**Vorliegender Text:**
_____
Von der Studentin zur Gründerin: Alina Hemmer über die Rolle der Linguistik in IT-Unternehmen

Alina Hemmer erläutert, welche Kompetenzen man in ihrem Berufsfeld braucht (Foto: Carsten Vogel).

Von Charlotte Hauck und Leonard Mohr.

Alina Hemmer hätte sich durchaus vorstellen können, Lehrerin zu werden. Immerhin studiert sie zunächst Deutsch und Latein auf Lehramt. „Aber ich wollte dann doch nicht mein ganzes Leben in der Schule verbringen“, sagt sie. Also entschließt sie sich, nach dem Master of Education im Fach Deutsch den Master of Arts „Angewandte Sprachwissenschaft” anzuschließen und direkt danach ein Start-up zu generativer KI zu gründen. Im Workshop „Germanistik im Beruf“ erläutert sie, wie sie Linguistin und Geschäftsführerin geworden ist. 

Während des Studiums ist Hemmer als Tutorin und studentische Hilfskraft in der Sprachwissenschaft am Germanistischen Institut der Universität Münster tätig. Nebenher arbeitet sie als Werkstudentin im Bereich „Conversational AI” zur Generierung von KI-Trainingsdaten. „Dabei wurde mir klar, dass die Linguistik zur Weiterentwicklung von KI einen echten Beitrag leisten kann.” Dass sie jedoch einmal Mitbegründerin eines IT-Unternehmens sein würde, hätte sie nicht gedacht. Im Juli 2021 gründet sie mit dem Wirtschaftsinformatiker Tobias Zimmermann „colloc.AI”, ein Start-up, das zu Conversational AI-Lösungen Beratung anbietet. Es geht darum, mit Chatbots eine möglichst natürlich wirkende und effiziente Interaktion zwischen Unternehmen und deren Kund:innen zu entwickeln.
_____
**Datenauszug:**
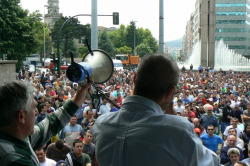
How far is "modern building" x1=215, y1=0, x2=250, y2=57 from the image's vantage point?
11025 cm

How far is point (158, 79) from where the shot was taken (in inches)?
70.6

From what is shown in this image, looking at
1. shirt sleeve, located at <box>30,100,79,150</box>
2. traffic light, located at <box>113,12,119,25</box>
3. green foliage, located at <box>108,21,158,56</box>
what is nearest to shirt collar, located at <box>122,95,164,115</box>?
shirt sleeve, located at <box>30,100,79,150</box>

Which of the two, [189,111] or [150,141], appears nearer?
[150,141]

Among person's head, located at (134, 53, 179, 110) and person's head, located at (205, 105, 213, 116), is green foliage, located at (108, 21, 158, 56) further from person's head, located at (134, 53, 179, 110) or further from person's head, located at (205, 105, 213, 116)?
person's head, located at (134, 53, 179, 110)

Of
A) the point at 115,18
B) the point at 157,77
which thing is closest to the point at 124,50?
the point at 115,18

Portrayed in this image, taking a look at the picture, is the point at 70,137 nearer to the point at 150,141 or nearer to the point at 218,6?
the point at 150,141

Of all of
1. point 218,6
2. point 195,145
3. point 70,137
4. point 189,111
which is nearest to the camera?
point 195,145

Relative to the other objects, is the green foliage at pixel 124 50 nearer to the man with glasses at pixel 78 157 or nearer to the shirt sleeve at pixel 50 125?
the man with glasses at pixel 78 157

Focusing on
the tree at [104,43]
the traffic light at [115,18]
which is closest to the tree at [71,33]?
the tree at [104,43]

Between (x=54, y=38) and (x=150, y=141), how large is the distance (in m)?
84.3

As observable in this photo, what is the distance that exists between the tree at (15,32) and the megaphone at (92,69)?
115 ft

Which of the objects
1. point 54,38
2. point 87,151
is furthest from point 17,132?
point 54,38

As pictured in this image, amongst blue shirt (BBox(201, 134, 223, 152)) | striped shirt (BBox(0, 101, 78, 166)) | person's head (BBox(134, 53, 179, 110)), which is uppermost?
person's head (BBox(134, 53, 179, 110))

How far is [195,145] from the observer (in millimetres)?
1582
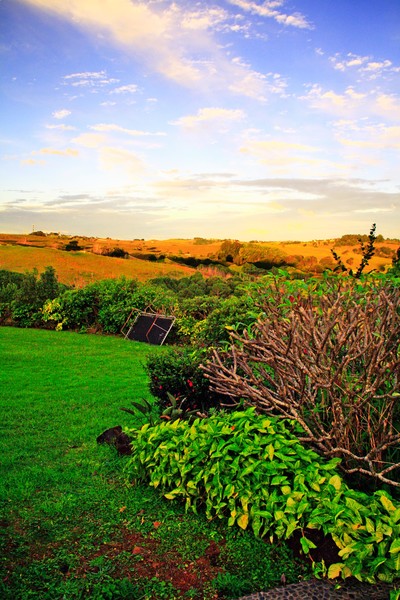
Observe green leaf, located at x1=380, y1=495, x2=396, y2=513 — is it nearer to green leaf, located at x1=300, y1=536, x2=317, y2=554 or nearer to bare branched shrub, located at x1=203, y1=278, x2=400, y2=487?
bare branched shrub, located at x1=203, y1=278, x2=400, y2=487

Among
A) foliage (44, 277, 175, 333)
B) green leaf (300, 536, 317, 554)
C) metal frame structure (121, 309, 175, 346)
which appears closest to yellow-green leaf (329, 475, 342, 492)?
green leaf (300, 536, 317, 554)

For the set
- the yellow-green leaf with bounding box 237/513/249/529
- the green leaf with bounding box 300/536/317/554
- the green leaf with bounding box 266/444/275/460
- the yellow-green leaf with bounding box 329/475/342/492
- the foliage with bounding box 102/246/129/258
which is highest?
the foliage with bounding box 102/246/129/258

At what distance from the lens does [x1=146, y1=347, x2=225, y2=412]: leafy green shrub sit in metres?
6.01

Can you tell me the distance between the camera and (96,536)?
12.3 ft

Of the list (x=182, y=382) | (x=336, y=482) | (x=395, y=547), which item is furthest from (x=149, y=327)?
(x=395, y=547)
_____
**Zu bearbeitende Aufgaben:**
• a. Entnehmen Sie dem Text über Alina Hemmer wörtlich den Abschnitt, der mit den Worten „Alina Hemmer erläutert, welche“ beginnt und mit „Geschäftsführerin geworden ist.“ endet.
• b. In welchem Monat und Jahr gründete Alina Hemmer laut dem Text über sie das Start-up „colloc.AI“?

**Gegebene Antworten:**
• a.
Alina Hemmer erläutert, welche Kompetenzen man in ihrem Berufsfeld braucht (Foto: Carsten Vogel).

Von Charlotte Hauck und Leonard Mohr.

Alina Hemmer hätte sich durchaus vorstellen können, Lehrerin zu werden. Immerhin studiert sie zunächst Deutsch und Latein auf Lehramt. „Aber ich wollte dann doch nicht mein ganzes Leben in der Schule verbringen“, sagt sie. Also entschließt sie sich, nach dem Master of Education im Fach Deutsch den Master of Arts „Angewandte Sprachwissenschaft” anzuschließen und direkt danach ein Start-up zu generativer KI zu gründen. Im Workshop „Germanistik im Beruf“ erläutert sie, wie sie Linguistin und Geschäftsführerin geworden ist.

• b. Im Juli 2021.